La novità per me di quest’anno è il fatto che anche il baccello si possa cucinare. Si può bollire e cucinare con del sugo di pomodoro o insieme ad altre verdure… della serie NON BUTTIAMO VIA NIENTE!
Anche nel caso delle fave, come degli altri legumi consiglio per evitare fastidiose fermentazioni intestinali: fa bollire con un pezzo di alga Kombu, oppure una foglia di alloro e un po’ di rosmarino, salare alla fine e togliere la schiuma che eventualmente si forma durante la cottura
COSA CONTENGONO?
Rispetto ai fagioli, le fave sono qualitativamente superiori in termini proteici (anche se quantitativamente inferiori): questi legumi contengono, all’incirca, il 5% di proteine, il 5% di fibre, il 4,5% di carboidrati e pochissimi grassi (0,4%); il restante 84 % è costituito da acqua.
Sono meno caloriche e più ricche di acqua, ma hanno un contenuto di proteine inferiore.
Le fave sono ricche di ferro, potassio, magnesio, rame, selenio, manganese, calcio e moltissime vitamine, soprattutto acido folico molto utile in gravidanza e vitamina C.

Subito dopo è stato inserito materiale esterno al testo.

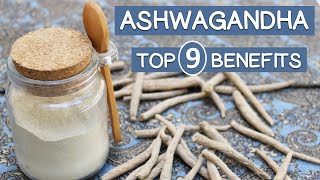 Top 9 BENEFITS of ASHWAGANDHA  What the Research Says [upl. by Aillicirp]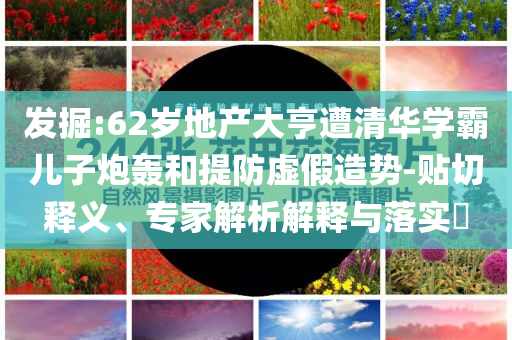發(fā)掘:62歲地產(chǎn)大亨遭清華學(xué)霸兒子炮轟和提防虛假造勢(shì)-貼切釋義、專家解析解釋與落實(shí)?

Ricordiamo che con la cottura delle fave, come peraltro per tutti i legumi, la maggior parte delle vitamine e dei sali minerali viene perduta. Anche il processo dell’essiccazione altera la componente vitaminica e minerale. Per la ricchezza in ferro, sembra che il consumo di fave sia utile per
ATTENZIONE: NON VANNO BENE PER TUTTI
In soggetti sensibili e predisposti , il consumo di fave può scatenare una reazione allergica che, nei casi più gravi, può indurre il coma.

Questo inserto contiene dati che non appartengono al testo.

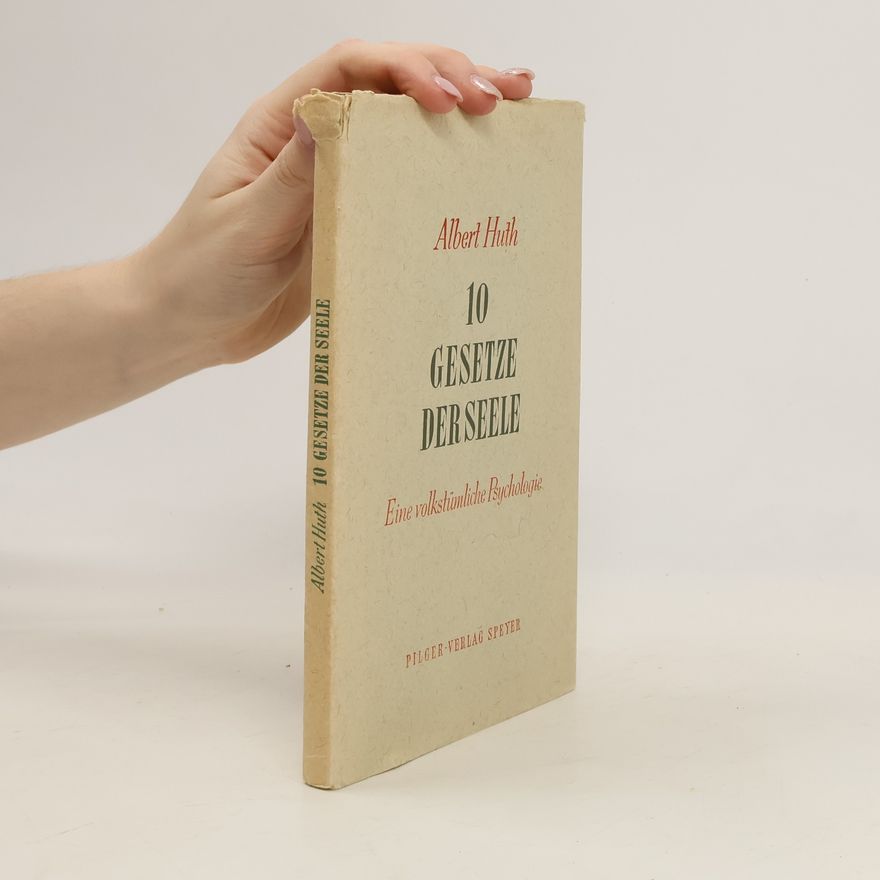 Albert Huth 10 Gesetze der Seele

In genere, le allergie sono provocate dal consumo di fave crude: infatti, la cottura ne riduce il rischio.
Le fave non dovrebbero essere consumate in concomitanza di farmaci inibitori delle monoaminossidasi (IMAO): la levodopa, contenuta nelle fave viene convertita in dopamina nell’organismo. L’associazione di fave con dopamina – un’amina vasoattiva – può provocare crisi ipotensive di varia entità, talvolta mortali.

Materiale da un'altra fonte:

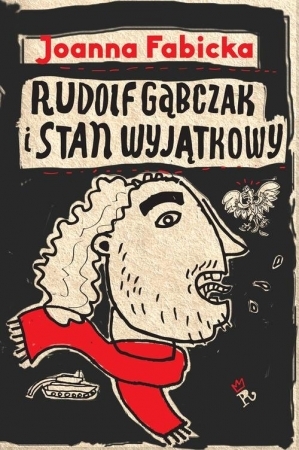 Rudolf Gąbczak i stan wyjątkowy book cover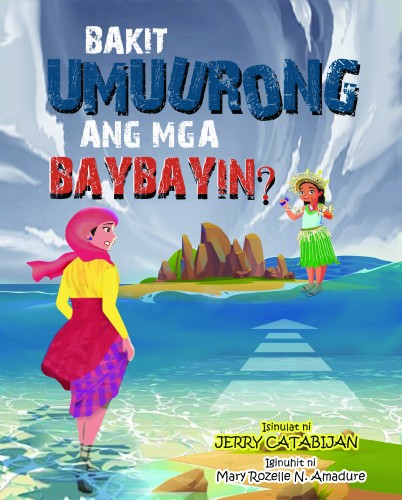 Why are the Shores Shrinking? (Bakit Umuurong ang mga Baybayin?)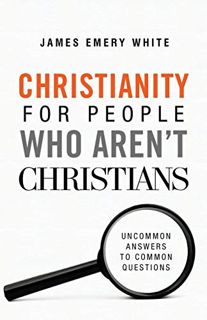 [View] [EBOOK EPUB KINDLE PDF] Christianity for People Who Aren't Christians: Uncommon Answers to Co
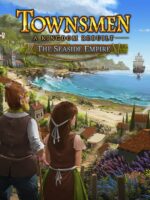 Townsmen - A Kingdom Rebuilt: The Seaside Empire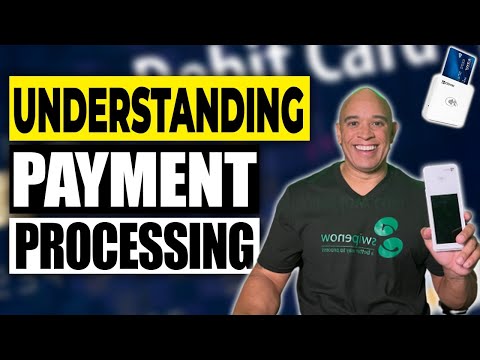 Payment Processing Explained: How Does Payment Processing Work? | Everything You Need to Know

Nei soggetti sensibili e predisposti, il consumo di fave (e di altre particolari sostanze, quali farmaci analgesici, salicilati, alcuni chemioterapici ecc.), seppur minimo, scatena una cascata di reazioni nell’organismo che inevitabilmente conducono all’emolisi acuta con ittero. Il favismo è una patologia ereditaria in cui il soggetto affetto registra la mancanza dell’enzima G6PD, implicato nella via biogenetica dei pentoso-fosfati.
Disclaimer
Le informazioni riportate rappresentano indicazioni generali e non sostituiscono in alcun modo il parere medico. Per garantirsi un’alimentazione sana ed equilibrata è sempre bene affidarsi ai consigli del proprio medico curante o di un esperto di nutrizione.